RECORDS FOR THIS EXERCISE:

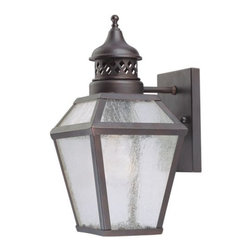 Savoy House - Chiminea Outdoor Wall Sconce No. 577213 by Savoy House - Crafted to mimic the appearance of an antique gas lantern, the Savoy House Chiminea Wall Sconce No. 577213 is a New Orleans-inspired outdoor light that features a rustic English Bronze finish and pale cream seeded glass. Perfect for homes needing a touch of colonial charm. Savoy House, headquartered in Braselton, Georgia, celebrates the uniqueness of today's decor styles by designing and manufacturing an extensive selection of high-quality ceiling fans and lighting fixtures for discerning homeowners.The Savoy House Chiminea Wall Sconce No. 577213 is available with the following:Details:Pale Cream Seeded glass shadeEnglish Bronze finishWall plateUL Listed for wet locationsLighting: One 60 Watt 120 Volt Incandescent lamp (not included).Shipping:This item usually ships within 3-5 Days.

==

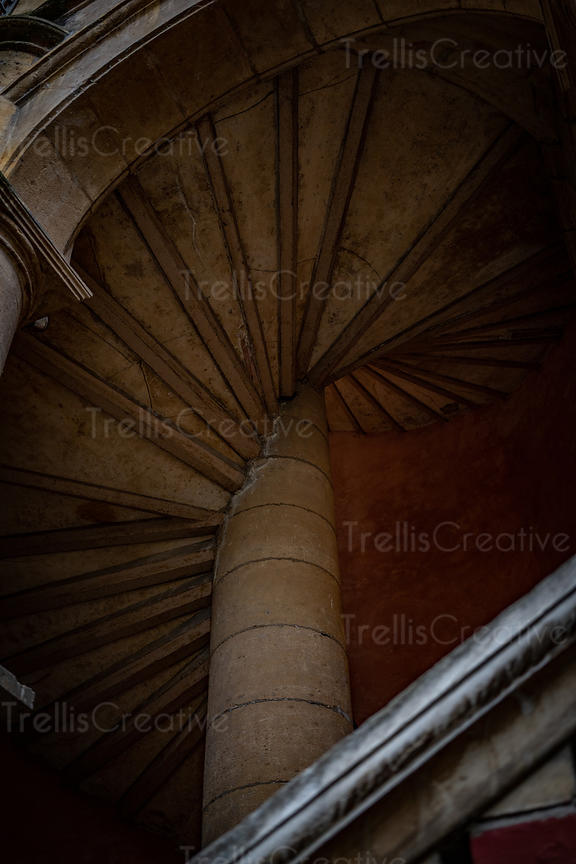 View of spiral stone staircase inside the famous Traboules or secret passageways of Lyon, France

==

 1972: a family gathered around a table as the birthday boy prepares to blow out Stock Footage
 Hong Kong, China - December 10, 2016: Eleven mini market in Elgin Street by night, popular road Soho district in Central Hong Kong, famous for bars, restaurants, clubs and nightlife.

WHAT YOU HAVE TO DO:
Take the entries above and return only the lines from the one with "1972: a family" to the one with "Hong Kong, China", both included, unchanged.

YOUR RESPONSE:
 1972: a family gathered around a table as the birthday boy prepares to blow out Stock Footage
 Hong Kong, China - December 10, 2016: Eleven mini market in Elgin Street by night, popular road Soho district in Central Hong Kong, famous for bars, restaurants, clubs and nightlife.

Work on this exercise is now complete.